Raymond Georgein fut un artiste peintre connu internationalement de la Chine aux Etats-Unis, membre de l’Atelier des Beaux-Arts de mai 68…et créateur de l’atelier sérigraphie de la section PSU 20e. Raymond, nouvel adhérent de notre section, amenait chaque semaine un petit rouleau des affiches tamponnées Beaux-Arts. Nous devions les coller toutes sans exception ; mais je ne regrette pas d’avoir, malgré cette consigne politique, conservé un exemplaire de chaque affiche car cela représente une précieuse fraction d’archives historiques Quand le pouvoir gaulliste ferma le dangereux pôle de contestation que constituaient les beaux-arts, Raymond entraîna quelques camarades libertaires rue Borromée au siège national du PSU et, pendant quelques mois, il continua avec eux à élaborer et à imprimer des affiches sérigraphie au dos de la célèbre affiche PSU aux foules stylisées : « Pouvoir ouvrier, pouvoir paysan, pouvoir étudiant, pouvoir au peuple » ; l’atelier fonctionna au second étage de la rue Borromée au-dessus du bureau du secrétaire national Michel Rocard.

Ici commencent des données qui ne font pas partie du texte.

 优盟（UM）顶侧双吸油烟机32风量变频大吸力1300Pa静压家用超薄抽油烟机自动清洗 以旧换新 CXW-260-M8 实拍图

C’est Raymond qui proposa à notre section parisienne la création d’un atelier sérigraphie local, qui l’organisa et l’anima pendant de nombreux mois. Sa gentillesse souriante, son humour délicat, son intelligence subtile, sa créativité, sa passion du travail collectif ont été fondamentaux pour la vie de l’atelier. Il savait rendre le travail participatif, joyeux et efficace. J’allais acheter le matériel, les cadres à toile de nylon, les raclettes, les pots de peinture chez Tripette et Renaud dans le Sentier. Pour le séchage des affiches fraîchement imprimées j’avais fabriqué 5 ou 6 cadres en bois bordés de pinces à linge, cadres destinés à leur suspension. Il y avait même un système de poulies et de ficelles pour hisser les cadres au plafond du pavillon de la rue Géo Chavez mis à notre disposition par un sympathisant qui attendait un acquéreur. Les premières œuvres avaient été imprimées dans l’atelier de notre camarade photographe Laurent Zundel ; Voir article « Les riches heures d’un atelier de sérigraphie »
Les premières toiles de Raymond stigmatisaient le sinistre enfermement concentrationnaire des immeubles pompidoliens de très grande hauteur qu’il connaissait bien puisqu’il habitait rue de la Py, rue pas très éloignée de ce quartier saint Blaise, qui est devenu le quartier le plus dense d’Europe.
Sa seconde période fascinée par mai 68 fut celle des collages « surréalistes » avec des peintures mixant foules de manifestants, sexes, visages, journaux. J’ai longtemps reçu des cartes de vœux de ce type fort original.
Dans une troisième période, il associa collages et sculptures à partir de morceaux de mannequins de grands magasins, peints d’une blancheur éclatante. Les hauts murs de son atelier-domicile de la rue de la Py étaient encerclés par une sarabande de ces mannequins féminins vêtus de leurs érotiques chemises nocturnes qui donnaient vie à un stock de toiles. Un repas chez lui était un voyage étonnant, avec des dialogues passionnants !
Sa dernière période a été marquée par l’influence de son amie chinoise, avec de délicates couleurs pastel derrière de fins réseaux de toiles. J’ai une belle affiche de son exposition « Retour de Chine » en mai 1994. Sur wikipedia vous verrez que quelques-unes de ses oeuvres sont encore dans les salles de ventes
Sa peinture et sa vie sont une synthèse harmonieuse de l’art, de la politique et de l’érotisme. Ce personnage hors norme a marqué profondément toute une période de la vie de notre section PSU. Il est mort en 2002.